> Things to do
a: In the text about beards and red shirts, for how many years had the writer worn a beard before shaving it off?
b: Carry on the text about beards and red shirts from its last sentence.

Van Gogh’s paintings must have had many years of exposure to a polluted atmosphere – they certainly started their life long before clean air acts!
Hair today…
While reading Roger Highfield’s article “Days of wonder” about the strange science of everyday life (19 February, p 34), I was particularly interested in our apparent inability to recognise even very obvious changes which happen right before our eyes.
After having had a beard for 27 years, I shaved it off. People who had known me for years didn’t notice it had gone, but my colleagues, who I had known for just one year, noticed immediately. In fact, many of my co-workers said I looked better without the beard, while the people who had known me longer said I looked a mess – when they finally noticed it had gone.
On another occasion, a colleague who usually sported a beard shaved it off, leaving a moustache. On first seeing him after the change, his boss said: “I see you’ve grown a moustache, Ralph.”
It was then that I realised we often don’t see with our eyes but with our brain, and it is not always accurate.
Lucky red shirt?
In the interests of experimental repeatability I decided to test the idea that women find men wearing red more attractive than those wearing other colours, as mentioned in Helen Thomson’s article (12 February, p 36).
I bought myself a plain red shirt and went to the local bar on a Saturday night. Despite remaining there for 2 hours, not a single woman indicated any interest in me. The only woman who even spoke to me was the barmaid from whom I ordered a drink. This suggests that red shirts are not attractive to women.

(Stored records)

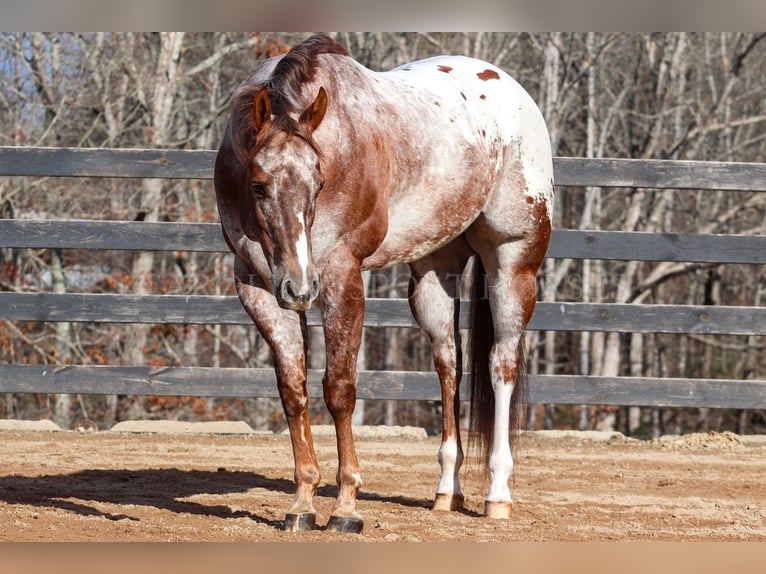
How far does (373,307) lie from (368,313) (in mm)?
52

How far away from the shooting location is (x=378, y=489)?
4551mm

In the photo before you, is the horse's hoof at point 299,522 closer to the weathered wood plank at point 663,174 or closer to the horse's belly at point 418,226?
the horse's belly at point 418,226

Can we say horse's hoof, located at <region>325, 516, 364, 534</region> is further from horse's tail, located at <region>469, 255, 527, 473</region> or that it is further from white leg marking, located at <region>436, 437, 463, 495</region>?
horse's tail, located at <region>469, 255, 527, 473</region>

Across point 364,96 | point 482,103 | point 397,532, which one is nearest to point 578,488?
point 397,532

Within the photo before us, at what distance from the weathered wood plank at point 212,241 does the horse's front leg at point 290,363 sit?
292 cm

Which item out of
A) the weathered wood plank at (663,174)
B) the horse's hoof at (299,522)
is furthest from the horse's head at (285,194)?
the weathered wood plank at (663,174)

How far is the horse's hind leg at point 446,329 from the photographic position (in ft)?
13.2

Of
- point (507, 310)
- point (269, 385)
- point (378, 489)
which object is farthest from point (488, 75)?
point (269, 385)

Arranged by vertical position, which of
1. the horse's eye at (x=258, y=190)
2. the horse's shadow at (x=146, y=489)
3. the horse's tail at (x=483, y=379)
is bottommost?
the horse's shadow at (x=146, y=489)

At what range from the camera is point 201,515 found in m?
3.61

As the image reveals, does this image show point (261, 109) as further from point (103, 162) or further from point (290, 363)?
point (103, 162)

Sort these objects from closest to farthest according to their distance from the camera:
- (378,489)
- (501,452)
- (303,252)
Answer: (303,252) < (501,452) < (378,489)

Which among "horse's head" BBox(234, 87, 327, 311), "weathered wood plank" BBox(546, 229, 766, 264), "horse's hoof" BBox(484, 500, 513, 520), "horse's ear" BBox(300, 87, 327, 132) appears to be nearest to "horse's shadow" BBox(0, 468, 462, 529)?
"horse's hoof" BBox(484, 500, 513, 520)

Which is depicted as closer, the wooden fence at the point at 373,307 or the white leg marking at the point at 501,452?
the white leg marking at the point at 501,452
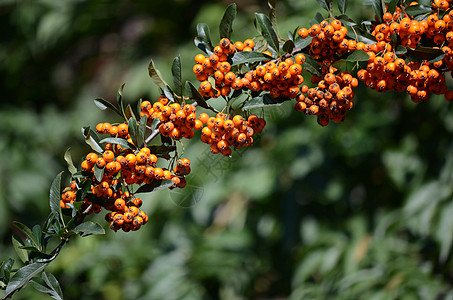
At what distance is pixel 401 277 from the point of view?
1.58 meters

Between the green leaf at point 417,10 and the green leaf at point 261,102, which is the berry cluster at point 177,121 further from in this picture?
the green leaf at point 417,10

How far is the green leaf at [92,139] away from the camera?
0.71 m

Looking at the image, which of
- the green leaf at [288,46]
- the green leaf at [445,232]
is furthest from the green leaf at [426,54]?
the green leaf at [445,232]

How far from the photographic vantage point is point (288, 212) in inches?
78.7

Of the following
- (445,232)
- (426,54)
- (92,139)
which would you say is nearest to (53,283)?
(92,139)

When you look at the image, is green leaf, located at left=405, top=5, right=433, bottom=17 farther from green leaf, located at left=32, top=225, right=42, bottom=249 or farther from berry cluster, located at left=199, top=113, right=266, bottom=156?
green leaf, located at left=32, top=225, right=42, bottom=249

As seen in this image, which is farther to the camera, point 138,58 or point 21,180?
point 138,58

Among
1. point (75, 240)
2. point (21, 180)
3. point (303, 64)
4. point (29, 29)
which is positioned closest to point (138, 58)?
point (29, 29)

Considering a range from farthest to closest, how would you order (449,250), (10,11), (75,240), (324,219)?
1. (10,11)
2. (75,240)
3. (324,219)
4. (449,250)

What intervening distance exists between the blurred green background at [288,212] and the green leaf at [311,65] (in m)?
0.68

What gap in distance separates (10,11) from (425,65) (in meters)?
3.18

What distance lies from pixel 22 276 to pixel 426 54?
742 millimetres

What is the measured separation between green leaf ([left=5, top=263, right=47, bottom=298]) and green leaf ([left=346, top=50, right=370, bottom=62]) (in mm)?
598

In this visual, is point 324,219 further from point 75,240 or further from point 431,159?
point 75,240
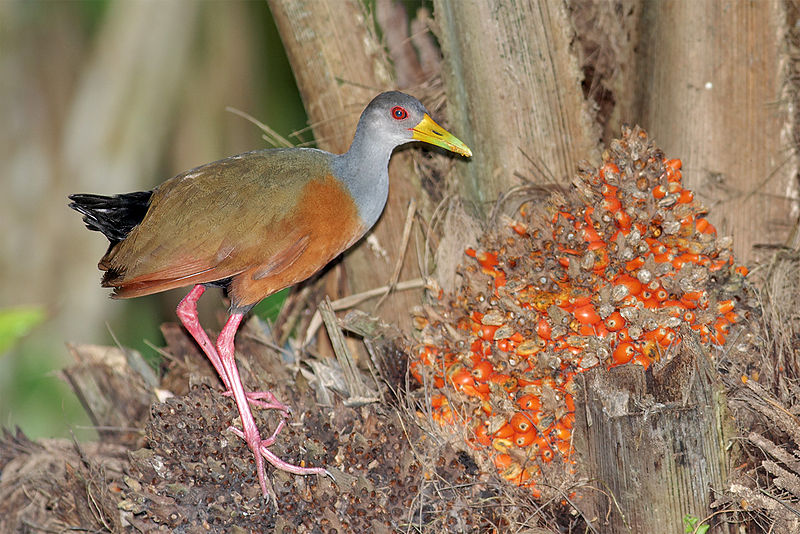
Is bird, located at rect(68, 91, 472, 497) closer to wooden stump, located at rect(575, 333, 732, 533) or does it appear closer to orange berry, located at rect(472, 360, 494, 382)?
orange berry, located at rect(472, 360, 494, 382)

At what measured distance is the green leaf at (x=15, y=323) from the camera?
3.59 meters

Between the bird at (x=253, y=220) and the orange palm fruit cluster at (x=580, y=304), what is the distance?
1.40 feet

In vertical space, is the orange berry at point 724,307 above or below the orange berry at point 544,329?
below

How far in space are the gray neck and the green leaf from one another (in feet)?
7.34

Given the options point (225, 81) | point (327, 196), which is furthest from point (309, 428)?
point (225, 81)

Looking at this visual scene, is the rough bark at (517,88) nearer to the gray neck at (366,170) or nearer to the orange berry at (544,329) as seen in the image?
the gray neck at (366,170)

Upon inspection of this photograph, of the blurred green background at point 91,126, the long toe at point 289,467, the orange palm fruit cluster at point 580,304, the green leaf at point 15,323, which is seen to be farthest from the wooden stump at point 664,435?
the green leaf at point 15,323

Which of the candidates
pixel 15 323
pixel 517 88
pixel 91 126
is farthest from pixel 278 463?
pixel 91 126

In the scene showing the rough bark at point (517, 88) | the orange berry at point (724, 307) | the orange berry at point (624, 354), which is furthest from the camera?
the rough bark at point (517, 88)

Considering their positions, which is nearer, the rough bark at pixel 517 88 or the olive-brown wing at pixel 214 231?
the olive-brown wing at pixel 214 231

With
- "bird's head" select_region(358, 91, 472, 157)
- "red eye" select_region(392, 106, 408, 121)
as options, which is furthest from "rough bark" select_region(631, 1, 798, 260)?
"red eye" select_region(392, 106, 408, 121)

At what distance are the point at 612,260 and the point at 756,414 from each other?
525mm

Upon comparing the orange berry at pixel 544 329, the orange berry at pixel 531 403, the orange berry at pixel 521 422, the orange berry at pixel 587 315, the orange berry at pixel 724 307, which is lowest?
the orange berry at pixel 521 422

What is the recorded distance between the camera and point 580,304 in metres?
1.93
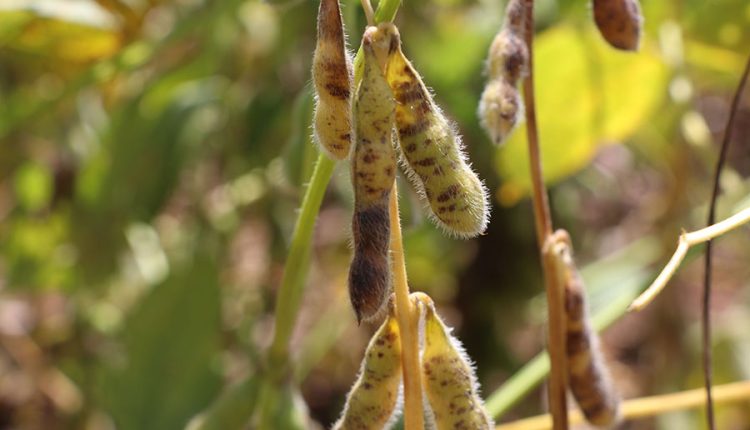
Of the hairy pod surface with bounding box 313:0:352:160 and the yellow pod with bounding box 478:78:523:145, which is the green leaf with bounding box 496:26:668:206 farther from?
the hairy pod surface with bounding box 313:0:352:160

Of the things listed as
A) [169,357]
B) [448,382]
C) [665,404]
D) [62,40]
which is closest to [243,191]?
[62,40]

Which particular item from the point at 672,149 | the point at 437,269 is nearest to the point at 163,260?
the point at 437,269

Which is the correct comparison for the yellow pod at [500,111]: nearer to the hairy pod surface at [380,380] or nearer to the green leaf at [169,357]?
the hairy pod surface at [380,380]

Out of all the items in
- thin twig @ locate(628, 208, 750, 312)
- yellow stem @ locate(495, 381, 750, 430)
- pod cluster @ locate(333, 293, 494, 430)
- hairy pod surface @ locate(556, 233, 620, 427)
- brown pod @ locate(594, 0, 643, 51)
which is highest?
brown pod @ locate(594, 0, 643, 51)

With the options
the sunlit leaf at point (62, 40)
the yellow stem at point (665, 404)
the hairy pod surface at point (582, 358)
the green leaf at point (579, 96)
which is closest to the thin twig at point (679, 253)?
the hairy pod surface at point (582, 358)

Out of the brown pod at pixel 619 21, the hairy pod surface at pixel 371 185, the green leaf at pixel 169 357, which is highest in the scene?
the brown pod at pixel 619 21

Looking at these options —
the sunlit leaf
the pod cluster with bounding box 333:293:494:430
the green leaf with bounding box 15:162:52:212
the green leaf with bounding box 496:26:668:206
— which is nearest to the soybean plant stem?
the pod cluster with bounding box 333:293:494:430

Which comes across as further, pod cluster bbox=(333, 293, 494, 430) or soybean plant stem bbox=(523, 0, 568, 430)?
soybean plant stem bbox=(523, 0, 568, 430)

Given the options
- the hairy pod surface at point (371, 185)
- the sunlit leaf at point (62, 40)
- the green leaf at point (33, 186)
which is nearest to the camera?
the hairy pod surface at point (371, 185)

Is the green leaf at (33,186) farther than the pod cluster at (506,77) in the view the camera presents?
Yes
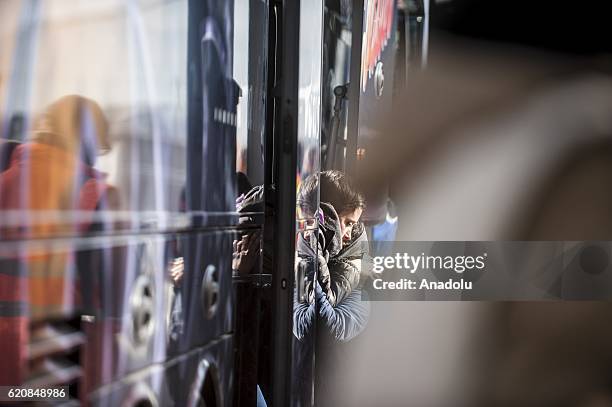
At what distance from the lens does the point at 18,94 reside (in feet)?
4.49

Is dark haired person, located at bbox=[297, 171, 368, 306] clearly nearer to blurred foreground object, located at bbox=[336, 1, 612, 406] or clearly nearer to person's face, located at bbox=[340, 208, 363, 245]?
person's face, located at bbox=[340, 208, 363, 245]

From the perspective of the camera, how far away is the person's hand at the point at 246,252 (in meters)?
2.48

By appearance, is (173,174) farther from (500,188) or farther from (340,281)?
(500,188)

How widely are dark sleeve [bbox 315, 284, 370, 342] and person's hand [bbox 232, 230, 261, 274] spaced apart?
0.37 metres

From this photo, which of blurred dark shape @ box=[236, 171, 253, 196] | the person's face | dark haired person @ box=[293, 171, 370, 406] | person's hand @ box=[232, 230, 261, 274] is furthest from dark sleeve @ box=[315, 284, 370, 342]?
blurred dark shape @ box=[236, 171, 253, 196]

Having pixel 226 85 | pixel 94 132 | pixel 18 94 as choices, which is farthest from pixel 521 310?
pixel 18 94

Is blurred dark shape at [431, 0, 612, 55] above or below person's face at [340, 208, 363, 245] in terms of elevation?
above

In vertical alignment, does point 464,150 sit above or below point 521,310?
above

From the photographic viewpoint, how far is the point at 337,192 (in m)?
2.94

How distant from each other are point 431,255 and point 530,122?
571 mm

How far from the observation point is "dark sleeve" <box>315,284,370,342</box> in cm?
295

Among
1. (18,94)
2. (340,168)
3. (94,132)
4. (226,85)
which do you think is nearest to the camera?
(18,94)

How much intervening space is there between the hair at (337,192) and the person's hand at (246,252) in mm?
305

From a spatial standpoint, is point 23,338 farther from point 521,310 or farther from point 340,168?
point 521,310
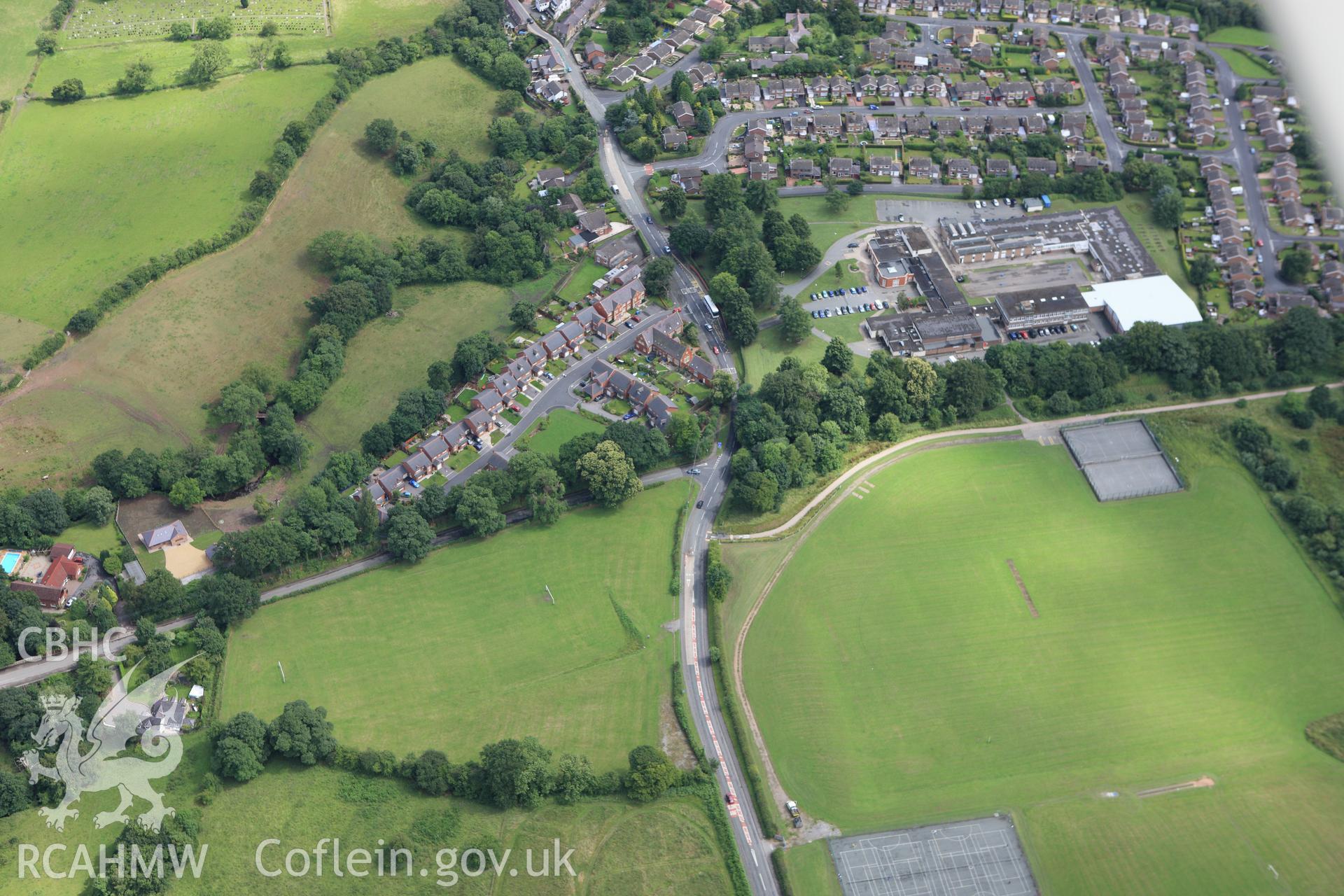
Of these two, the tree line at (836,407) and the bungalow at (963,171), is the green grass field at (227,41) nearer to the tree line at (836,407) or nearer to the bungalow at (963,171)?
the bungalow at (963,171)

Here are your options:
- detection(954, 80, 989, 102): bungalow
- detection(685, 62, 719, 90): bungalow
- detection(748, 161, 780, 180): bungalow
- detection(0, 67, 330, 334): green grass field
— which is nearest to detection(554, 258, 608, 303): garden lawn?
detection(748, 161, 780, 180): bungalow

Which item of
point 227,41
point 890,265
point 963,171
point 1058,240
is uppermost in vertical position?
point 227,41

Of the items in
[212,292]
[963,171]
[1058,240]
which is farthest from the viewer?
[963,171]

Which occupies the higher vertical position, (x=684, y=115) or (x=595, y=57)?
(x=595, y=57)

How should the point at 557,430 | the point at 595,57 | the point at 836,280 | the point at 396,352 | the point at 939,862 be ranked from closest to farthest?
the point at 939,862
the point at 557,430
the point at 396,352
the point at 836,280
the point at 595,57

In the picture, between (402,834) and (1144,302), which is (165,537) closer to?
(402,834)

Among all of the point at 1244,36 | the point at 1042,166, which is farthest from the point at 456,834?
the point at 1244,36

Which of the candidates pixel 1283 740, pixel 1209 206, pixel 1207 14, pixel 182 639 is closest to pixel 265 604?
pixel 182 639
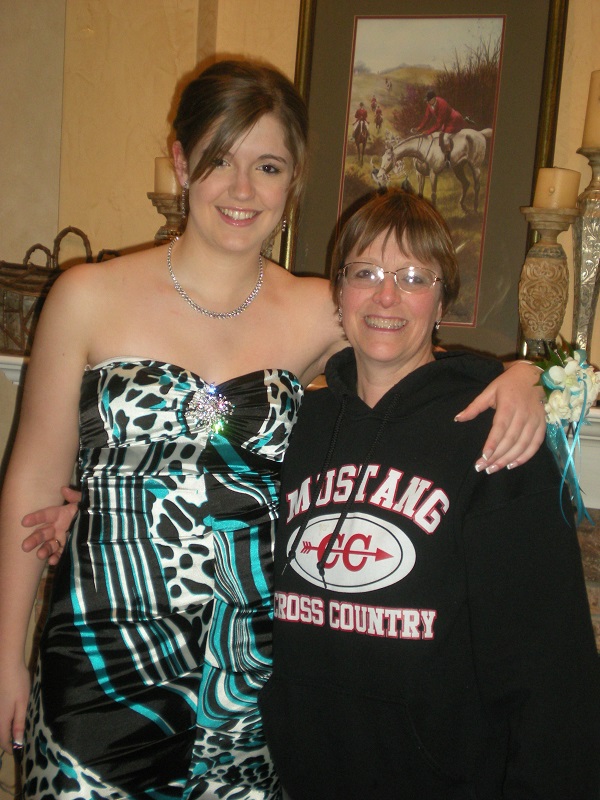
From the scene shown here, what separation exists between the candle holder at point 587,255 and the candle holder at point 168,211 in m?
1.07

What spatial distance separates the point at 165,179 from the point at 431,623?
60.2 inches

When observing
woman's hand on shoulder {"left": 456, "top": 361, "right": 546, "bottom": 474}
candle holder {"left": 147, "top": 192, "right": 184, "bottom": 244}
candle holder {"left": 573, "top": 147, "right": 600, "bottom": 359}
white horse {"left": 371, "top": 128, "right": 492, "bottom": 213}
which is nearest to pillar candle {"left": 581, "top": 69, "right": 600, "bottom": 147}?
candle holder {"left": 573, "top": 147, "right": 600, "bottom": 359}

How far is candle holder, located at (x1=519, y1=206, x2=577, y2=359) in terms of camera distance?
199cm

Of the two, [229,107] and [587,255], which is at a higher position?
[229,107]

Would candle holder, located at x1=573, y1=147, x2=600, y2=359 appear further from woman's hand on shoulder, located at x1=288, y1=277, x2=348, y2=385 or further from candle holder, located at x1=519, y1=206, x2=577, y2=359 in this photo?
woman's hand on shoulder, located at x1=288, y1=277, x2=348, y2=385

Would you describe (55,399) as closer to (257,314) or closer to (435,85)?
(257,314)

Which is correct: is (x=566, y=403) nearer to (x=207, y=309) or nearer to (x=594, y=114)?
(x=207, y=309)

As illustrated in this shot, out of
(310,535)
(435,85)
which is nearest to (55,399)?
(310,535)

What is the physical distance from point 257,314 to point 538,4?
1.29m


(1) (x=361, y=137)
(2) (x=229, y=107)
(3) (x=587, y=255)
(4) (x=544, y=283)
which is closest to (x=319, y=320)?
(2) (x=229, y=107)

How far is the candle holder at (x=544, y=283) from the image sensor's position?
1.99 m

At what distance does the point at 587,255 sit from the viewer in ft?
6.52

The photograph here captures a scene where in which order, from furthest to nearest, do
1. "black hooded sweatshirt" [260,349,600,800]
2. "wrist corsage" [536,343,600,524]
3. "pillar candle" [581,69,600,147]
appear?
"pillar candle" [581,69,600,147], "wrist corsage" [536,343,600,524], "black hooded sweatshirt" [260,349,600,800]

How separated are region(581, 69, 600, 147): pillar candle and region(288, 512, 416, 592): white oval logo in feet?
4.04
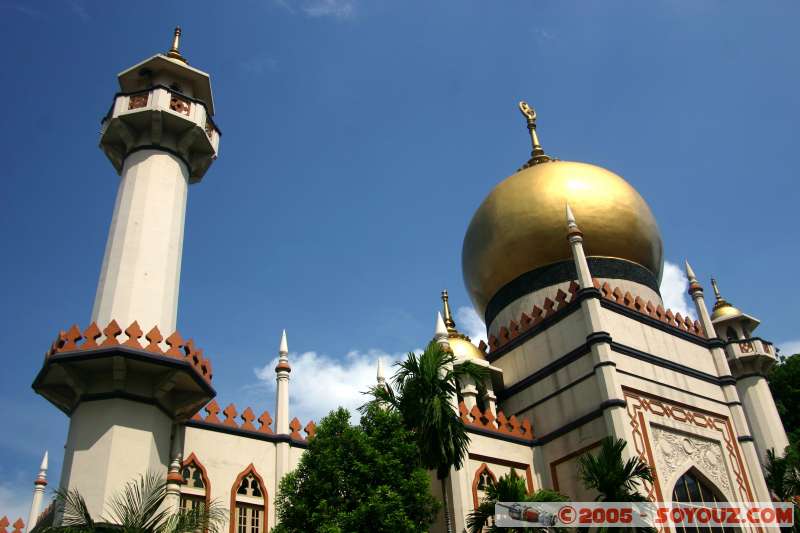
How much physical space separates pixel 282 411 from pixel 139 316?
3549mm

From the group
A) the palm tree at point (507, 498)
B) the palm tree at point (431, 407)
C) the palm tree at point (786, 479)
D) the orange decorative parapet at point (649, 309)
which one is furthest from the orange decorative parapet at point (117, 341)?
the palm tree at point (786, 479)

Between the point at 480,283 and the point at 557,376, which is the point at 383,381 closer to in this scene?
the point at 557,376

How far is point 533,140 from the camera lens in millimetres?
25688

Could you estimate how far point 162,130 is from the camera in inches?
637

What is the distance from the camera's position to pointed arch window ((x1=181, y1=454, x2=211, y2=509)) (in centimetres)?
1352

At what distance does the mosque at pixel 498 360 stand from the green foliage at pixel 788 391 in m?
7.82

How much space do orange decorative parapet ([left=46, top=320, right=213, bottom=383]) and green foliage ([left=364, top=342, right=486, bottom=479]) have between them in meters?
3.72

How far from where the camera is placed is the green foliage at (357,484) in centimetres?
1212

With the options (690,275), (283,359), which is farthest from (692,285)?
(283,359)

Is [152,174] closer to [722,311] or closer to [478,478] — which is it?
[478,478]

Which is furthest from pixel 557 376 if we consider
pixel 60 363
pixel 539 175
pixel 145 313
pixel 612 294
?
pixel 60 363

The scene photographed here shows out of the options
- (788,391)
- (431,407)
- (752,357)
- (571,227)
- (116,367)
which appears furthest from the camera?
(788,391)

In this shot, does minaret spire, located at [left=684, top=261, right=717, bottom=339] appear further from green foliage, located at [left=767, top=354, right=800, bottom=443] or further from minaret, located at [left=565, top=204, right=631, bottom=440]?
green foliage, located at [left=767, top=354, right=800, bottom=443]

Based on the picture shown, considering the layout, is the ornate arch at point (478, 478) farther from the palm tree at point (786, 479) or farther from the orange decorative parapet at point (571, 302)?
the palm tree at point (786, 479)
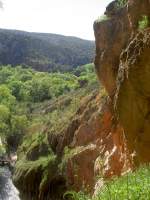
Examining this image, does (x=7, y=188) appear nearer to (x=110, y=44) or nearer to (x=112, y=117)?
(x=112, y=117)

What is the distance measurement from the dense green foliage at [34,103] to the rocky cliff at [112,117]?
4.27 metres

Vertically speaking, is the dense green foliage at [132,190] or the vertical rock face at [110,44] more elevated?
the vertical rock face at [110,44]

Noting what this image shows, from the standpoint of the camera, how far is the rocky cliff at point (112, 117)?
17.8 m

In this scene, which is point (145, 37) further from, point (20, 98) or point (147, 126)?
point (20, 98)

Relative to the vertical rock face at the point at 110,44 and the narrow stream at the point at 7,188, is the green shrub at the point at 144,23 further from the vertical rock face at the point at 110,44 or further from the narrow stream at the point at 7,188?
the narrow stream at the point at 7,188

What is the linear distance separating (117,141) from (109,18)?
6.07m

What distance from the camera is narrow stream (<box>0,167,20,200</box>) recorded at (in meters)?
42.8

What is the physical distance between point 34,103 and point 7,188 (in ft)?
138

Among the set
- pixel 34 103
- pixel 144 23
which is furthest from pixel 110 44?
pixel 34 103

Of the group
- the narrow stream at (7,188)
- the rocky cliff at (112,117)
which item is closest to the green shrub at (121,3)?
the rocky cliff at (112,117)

> Task answers
a: 27 years.

b:
To be fair, other factors may have been at work. Firstly, the ratio of men to women in the bar was 16 to 1, including the two barmaids. Next, I am single, and your article mentioned that single men are less attractive to women, so this may have added to the lack of interest.
Finally, I was alone. The article also said that a man’s attractiveness is enhanced by attention from other women, so my going solo surely didn’t help my chances.
Although this evidence does not disprove the theory that red shirts are attractive to women, it does contribute evidence against the hypothesis. I intend to repeat the experiment again, albeit infrequently.
Burger bite
There is a small error in your editorial “The legacy of BSE” (29 January, p 3). You state that “in one infamous spectacle, TV viewers watched the agriculture minister John Gummer ostentatiously feeding a beefburger to his young daughter to reassure an increasingly uneasy and sceptical public”.
In fact, what TV viewers saw was John Gummer attempting to feed his daughter a burger. The child, who seemed to know and understand the issues as well as the general public, refused to eat it. This wasn’t perhaps quite the reassurance the minister intended.
Have your pi and eat it
The question of whether you prefer the circle constant pi or tau is essentially the same as whether you prefer radius or diameter (8 January, p 23).
Mathematicians tend to prefer radius, as it makes for neat equations and can be used for setting their compasses. Engineers, on the other hand, prefer diameter, as it is far easier to measure using, say, a micrometer.
Use whichever you like according to context. There is no better or worse.
For the record
• We incorrectly stated that the bellbird has become extinct on New Zealand’s North Island (12 February, p 18). It has actually become locally extinct in the north of the North Island, but can still be found in the south of the island.
• Lagrange points actually lie 60 degrees ahead and behind a body orbiting a much more massive one, not 120 degrees as we suggested (26 February, p 7).
• In our article on the science of everyday life we underestimated the difference in the rate at which your head ages per day compared to your feet due to the effects of general relativity (19 February, p 34). It should have been 10-11 seconds per day, not 10-12.
• Neptune was not discovered by Johann Gottfried Galle in 1830 as we suggested (12 February, p 48). He actually saw it for the first time on 23 September 1846.